On April 1, 2020, we completed the acquisition of Bio-Rad Laboratories Inc.’s Informatics products including the company’s spectroscopy software and spectral databases (“Informatics”). The results of Informatics are included in our Research Publishing & Platforms segment results.

On March 2, 2020, we completed the acquisition of Madgex Holdings Limited (“Madgex”), a market-leading provider of advanced job board software and career center services. The results of Madgex are included in our Research Publishing & Platforms segment results.

The allocation of the total consideration transferred to the assets acquired and the liabilities assumed for Informatics and Madgex is preliminary, and could be revised as a result of additional information obtained due to the finalization of the third-party valuation report, leases and related commitments, tax related matters and contingencies and certain assets and liabilities, including receivables and payables, but such amounts will be finalized within the measurement period, which will not exceed one year from the acquisition dates.

On May 31, 2019, we completed the acquisition of certain assets of Knewton, Inc. (“Knewton”).
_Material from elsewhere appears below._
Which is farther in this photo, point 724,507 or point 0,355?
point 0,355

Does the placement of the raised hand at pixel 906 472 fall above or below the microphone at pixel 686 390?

Knewton is a provider of affordable courseware and adaptive learning technology. The results of Knewton are included in our Academic & Professional Learning segment results. The allocation of the consideration transferred to the assets acquired and the liabilities assumed for Knewton was final as of April 30, 2020.

We also completed in fiscal year 2020 the acquisition of two immaterial businesses, which are included in our Research Publishing & Platforms segment, one immaterial business included in our Academic & Professional Learning segment results and one immaterial business in our Education Services business. The allocation of the consideration transferred to the assets acquired and the liabilities assumed for these other acquisitions was final as of October 31, 2020.